Turkish Foreign Minister Ahmet Davutoglu met with his Iranian counterpart Manuchehr Mottaki on Saturday.
Davutoglu said Turkey, which earlier this year said it was trying to bridge U.S.-Iranian differences, wanted to see the dispute resolved and sanctions removed as it was seeking to boost economic and other ties with its neighbour.
"We want to prepare the ground for ... lifting of sanctions and resolution of all the issues through negotiations," he said, according to Iran's English-language Press TV.
Iran has the world's second largest gas reserves, but has no major net exports, partly because of U.S. and U.N. sanction, Reuters said.
Turkey and four European Union countries in July signed a transit deal for the Nabucco gas pipeline, aimed at cutting Europe's dependence on Russia, but no concrete supply deals have yet been signed for the 7.9-billion-euro project.

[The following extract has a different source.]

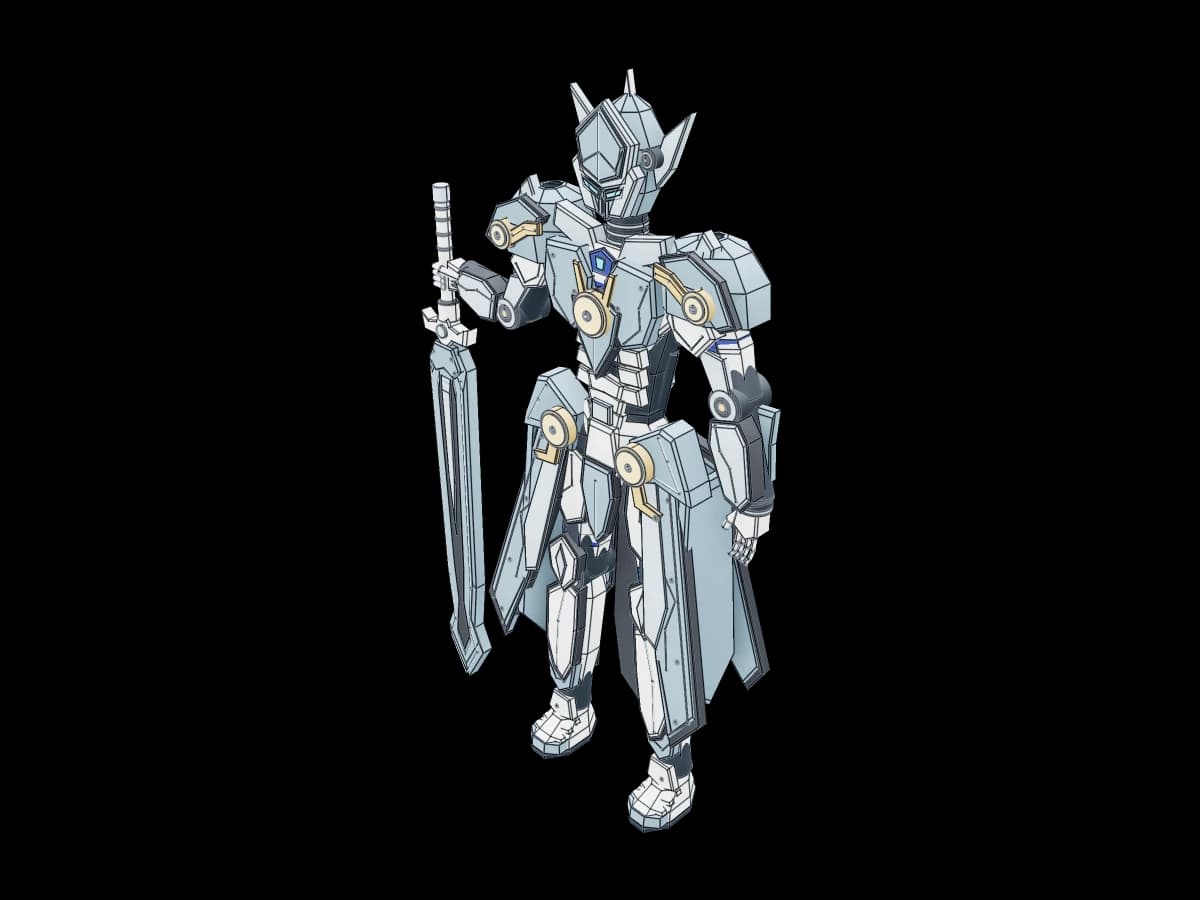 Robotic Suit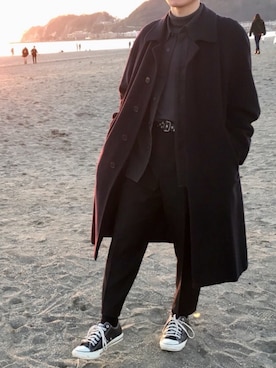 H2CO3さんのコーディネート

"We believe that Iran's energy resources must play a more vital role in supplying global energy needs," said Davutoglu.
Meanwhile, Manouchehr Mottaki, Iran's foreign minister, on Saturday welcomed an acceptance by the US and five partner countries of Tehran's offer to hold negotiations.
Iran on Wednesday handed over a five-page proposal to the 5+1 states, including the United States, in which Tehran said it was willing to discuss global nuclear disarmament as well as other international issues.

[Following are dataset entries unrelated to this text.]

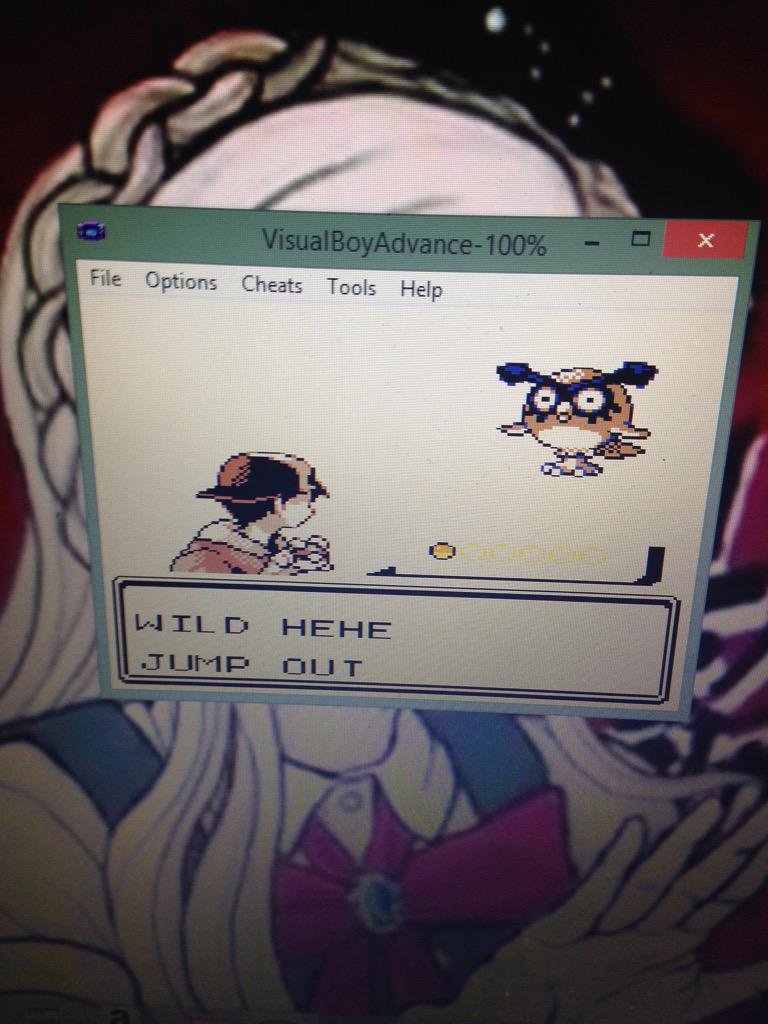 CloseOfDay's tweet image. SCREAMS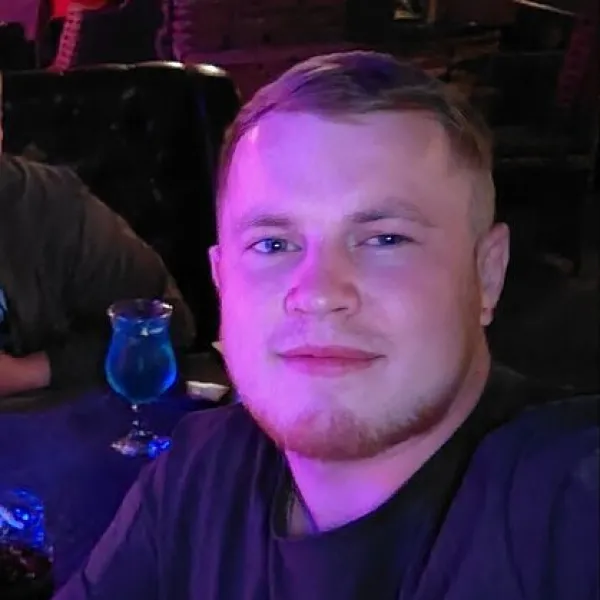 Антон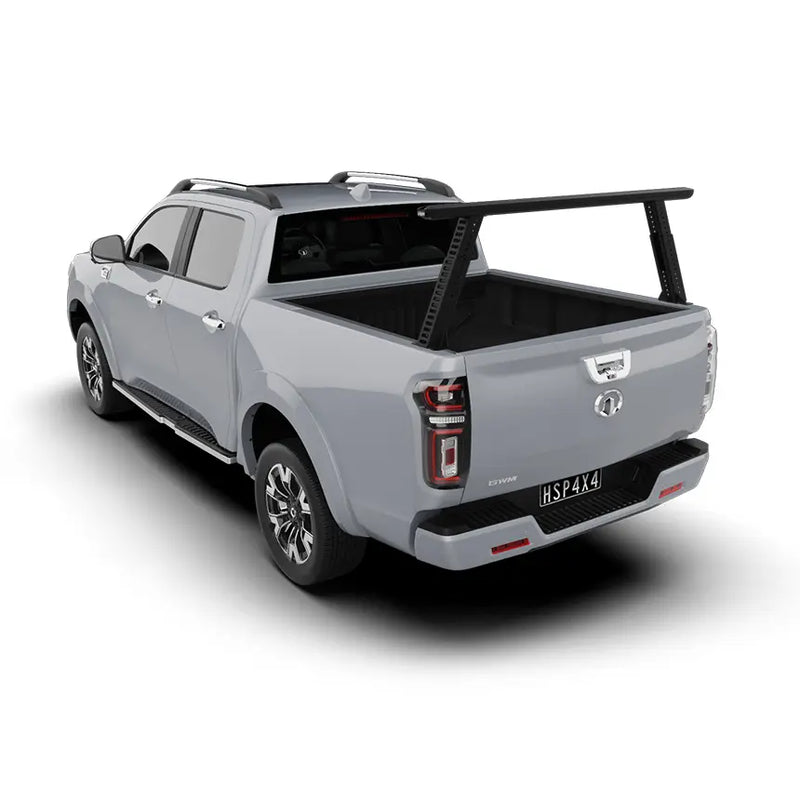 HSP Load Rack Pro Ladder Rack Suits GWM Haval Cannon Dual Cab Tub – Rear Leg Only 2020+ 1310-LR2-R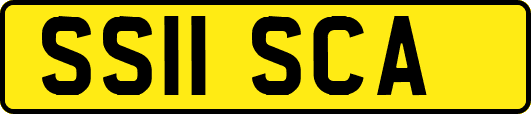 SS11SCA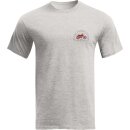 TEE THOR ORIGIN GRAY LG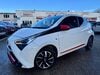 Toyota Aygo VVT-I X-TREND TSS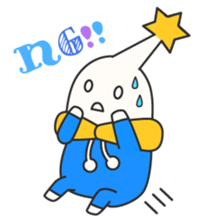 Hoshinoko sticker #131853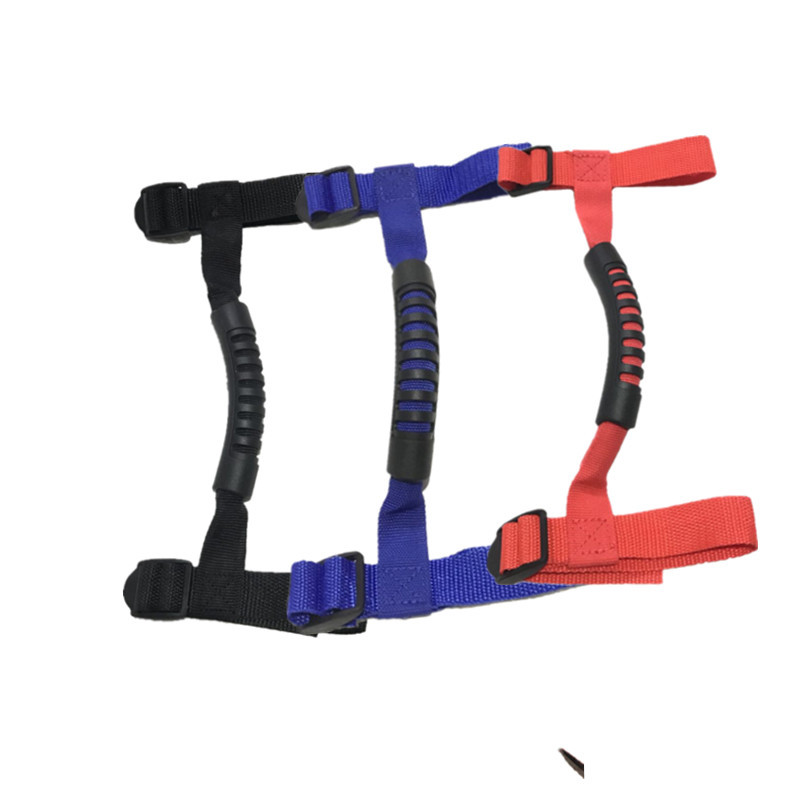 BJ40 Wrangler Explosions Amazon Safety Handrail Car Auxiliary Handle Wrangler Handle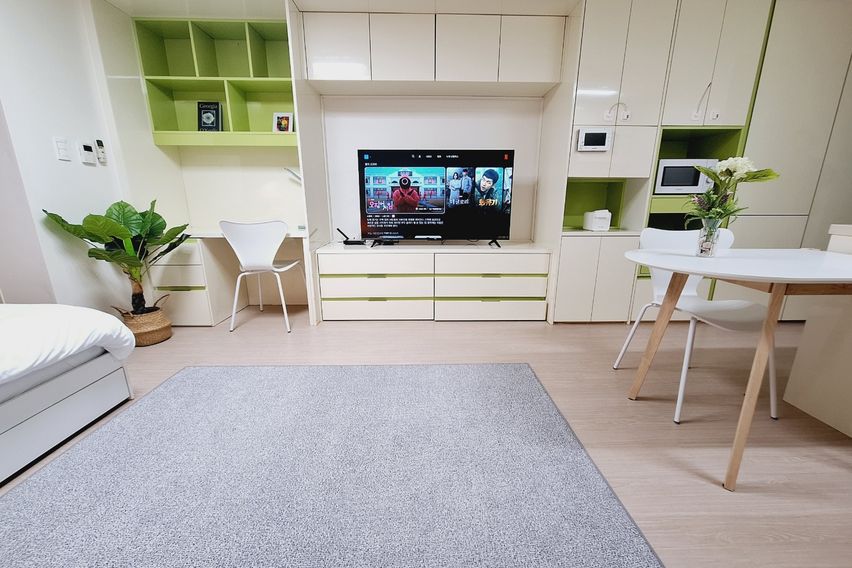 범어역2분 풀옵♡ 2번째 이미지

Washington accepts on Friday Iran's offer. A U.S. State Department spokesman said Washington would "seek an early meeting and... test Iran's willingness to engage."
Washington would "bring up the nuclear issue, and we'll see how Iran responds to that," spokesman P.J. Crowley told reporters in Washington.
Speaking in Tehran, the Iranian capital, he added "should conditions be ripe, there is a possibility of talks about the nuclear issue".
"We cannot have any compromise with respect to the Iranian nation's inalienable right," Mottaki told a news conference.